Secara internal, problem struktural ekonomi nasional memperparah kerentanan tersebut. Gejala deindustrialisasi dini yang terjadi sejak dekade 1990-an telah menghambat pembentukan basis industri nasional yang kuat. Ketergantungan pada sektor primer dan arus investasi asing, tanpa diimbangi penguasaan teknologi dan penguatan industri domestik, berpotensi menjebak Indonesia dalam perangkap nilai tambah rendah (low value-added trap).
Selain itu, penetrasi asing ke sektor-sektor strategis tidak lagi terbatas pada investasi fisik. Digitalisasi ekonomi, penguasaan infrastruktur data, serta pembangunan pelabuhan khusus (special port) membuka ruang bagi kontrol non-teritorial yang berdampak langsung pada kedaulatan ekonomi dan keamanan nasional. Dalam kerangka ini, ancaman terhadap negara tidak lagi bersifat konvensional, melainkan hadir melalui perang ekonomi, perang mata uang, dan perang data.
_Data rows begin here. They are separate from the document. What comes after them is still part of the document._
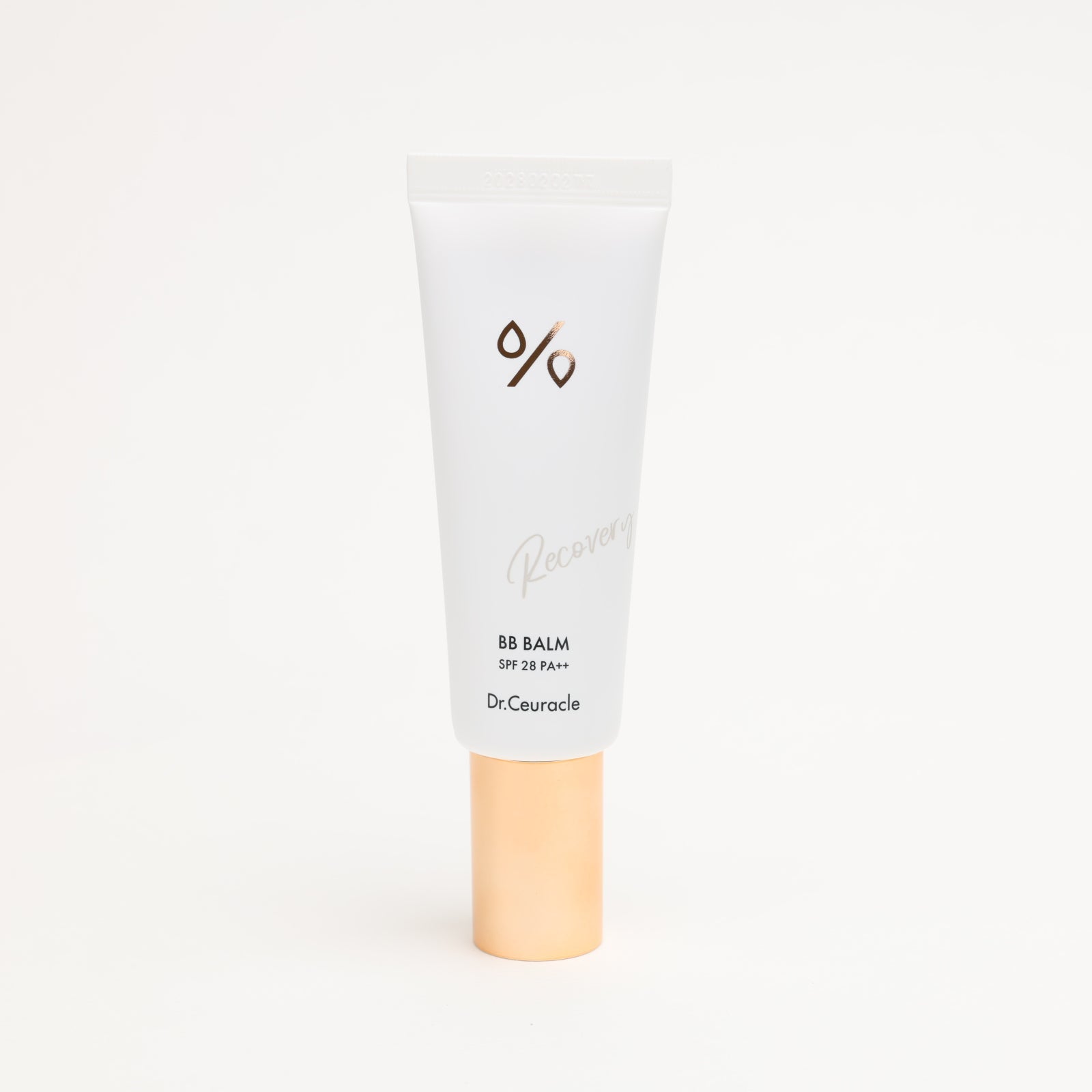 Dr.Ceuracle BB Balm SPF28 PA++ 45mL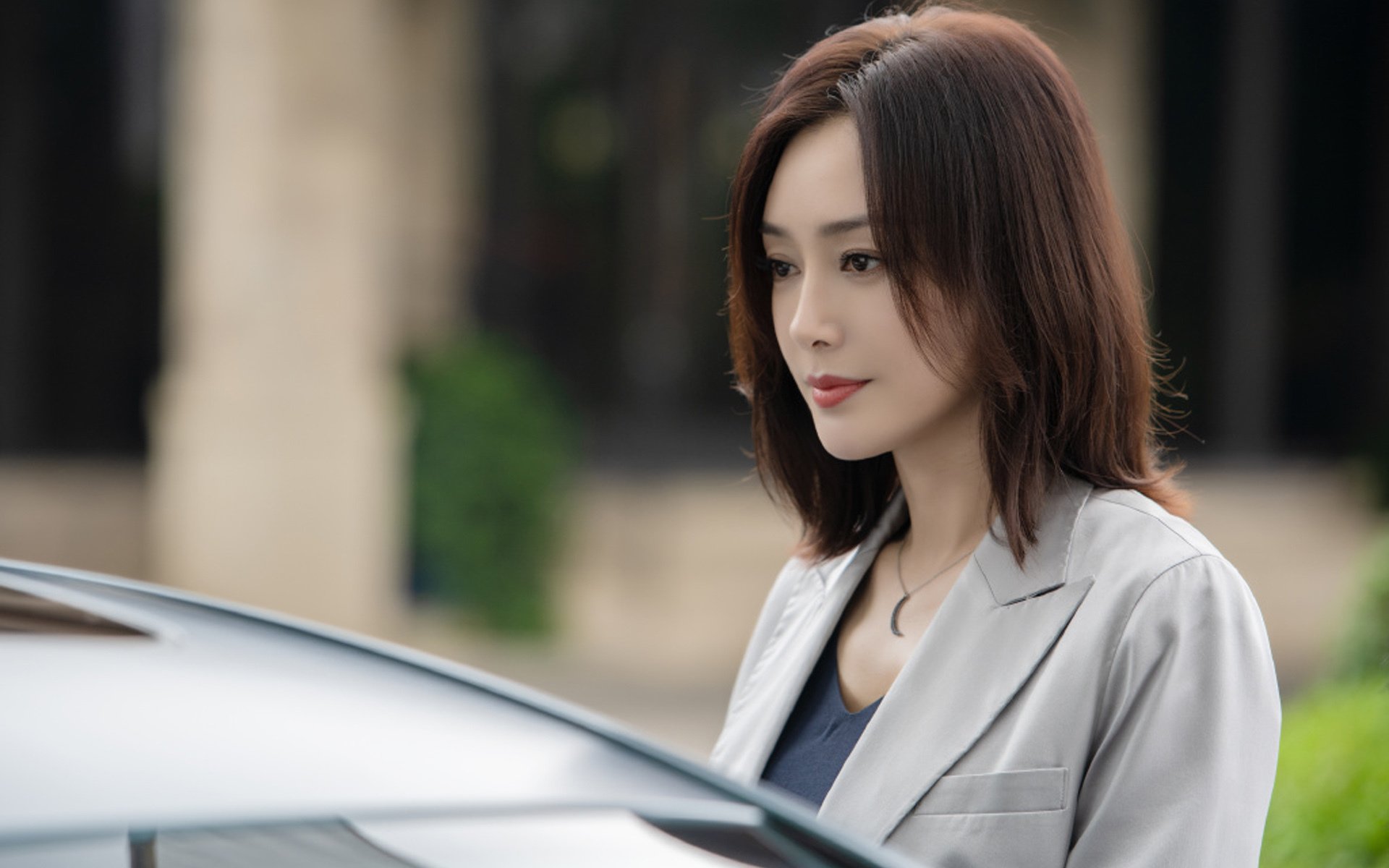 米兰体育-本菲卡中场节奏控制出色，全场主导，本菲卡近期状态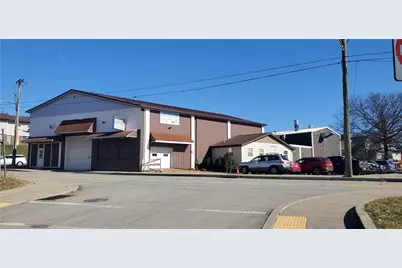 140 Highland Ave, Washington, PA 15301 - Photo 3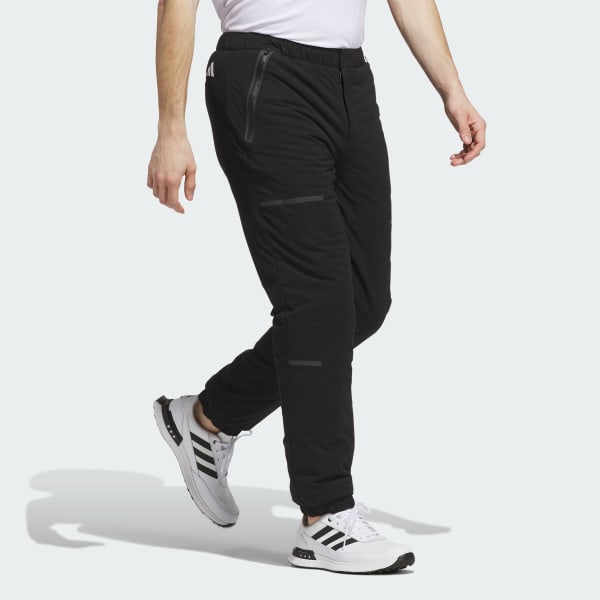 Svart Ultimate365 Tour Frostguard Pant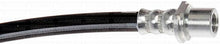 Load image into Gallery viewer, H381149 Brake Hydraulic Hose Dorman - First Stop Canada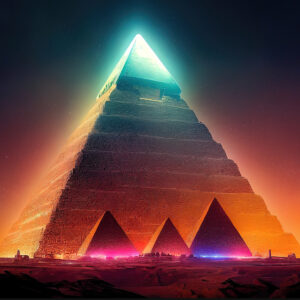 The Higherside Chats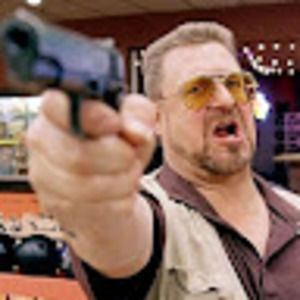 Meet your Posher, Billy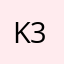 k3vinzilla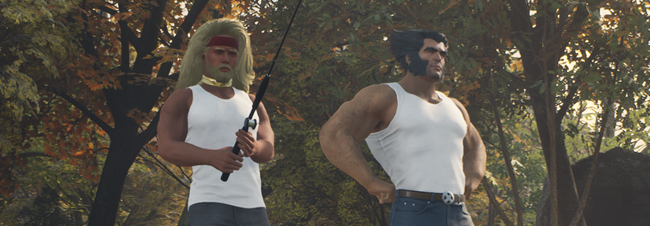 GOTY2022-Josh-10.png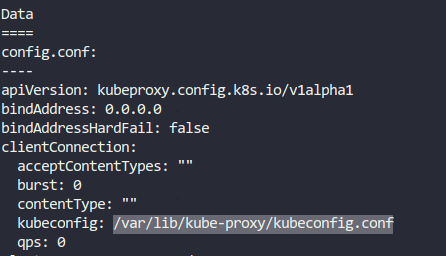 Screenshot from 2021-11-03 17-12-25.png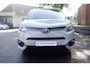 Toyota PROACE CITY Verso 1.2 Turbo Professional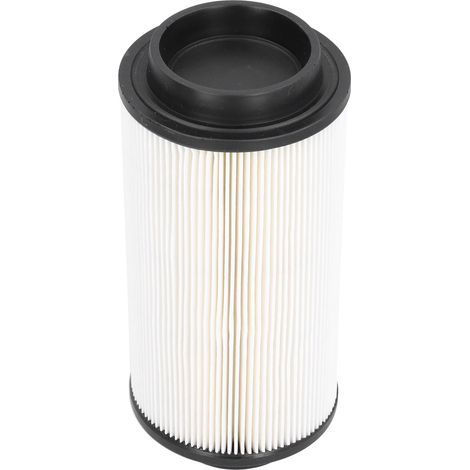 Filtre à air 7080595 compatible avec Polaris Sportsman 335 400 450 500 550 / Scrambler XP 850 1000 (1/5)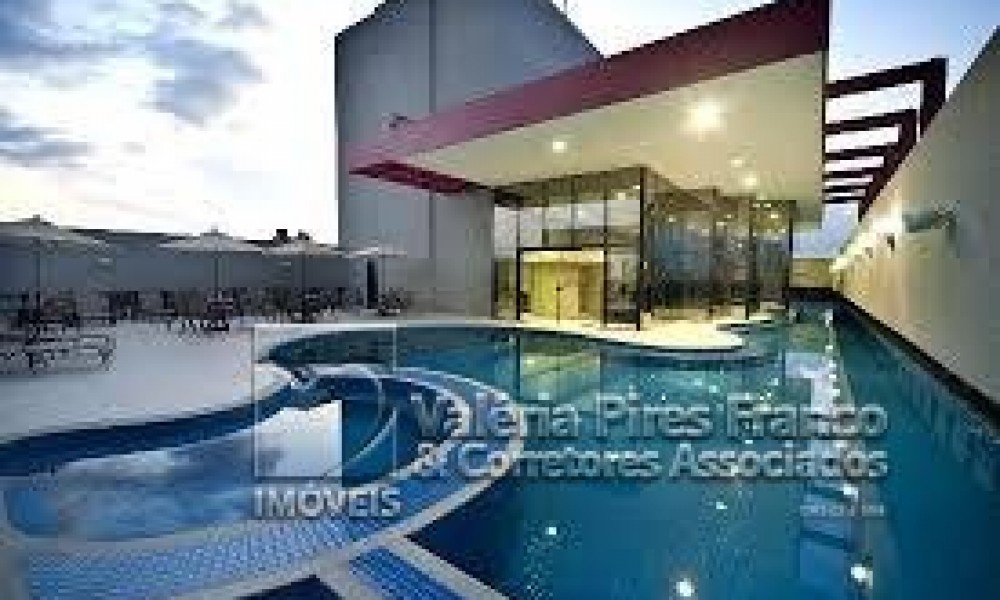 Radisson Hotel Maiorana Belém
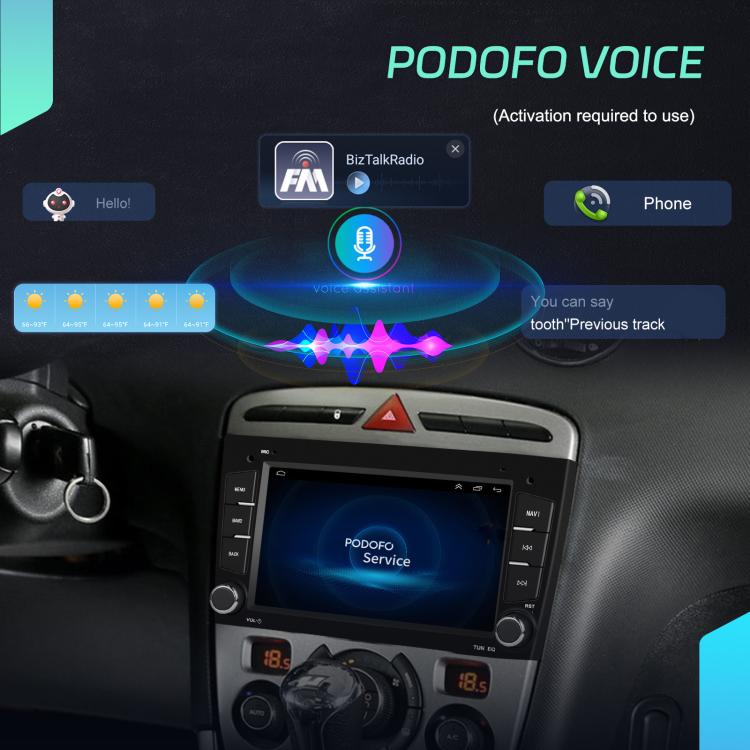 TBD06060652_B8.jpg@709ab99e3329eefebcd7c360defa95ef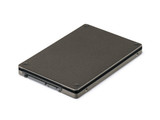 HX-SD120GBKS4-EB - Cisco 120GB SATA 6Gbps 2.5-inch Internal Solid State Drive SSD Boot Drive Enterprise Value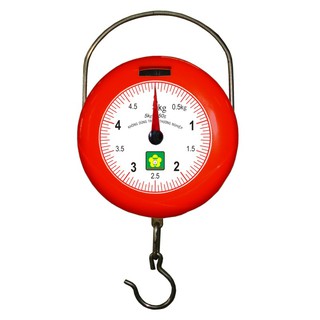 Cân treo mini Nhơn Hoà 5 Kg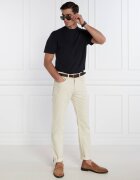 JOOP! Jeans Blugi 15 JJD-02Mitch | Modern fit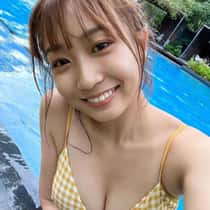 linjing7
Oleh karena itu, negara dituntut untuk mereorientasikan kebijakan pembangunan sesuai dengan amanat konstitusi. Penguatan kedaulatan ekonomi mensyaratkan industrialisasi berbasis teknologi, kemandirian logistik strategis, serta pengendalian negara atas sektor-sektor vital. Tanpa langkah tersebut, Indonesia akan terus berada dalam posisi subordinat dalam tatanan ekonomi global.
Kedaulatan ekonomi bukan pilihan ideologis, melainkan kebutuhan struktural bagi keberlanjutan negara. Ia hanya dapat diwujudkan melalui pemahaman yang komprehensif terhadap peta ancaman global dan keberanian politik untuk membangun fondasi ekonomi nasional yang mandiri dan berdaya saing.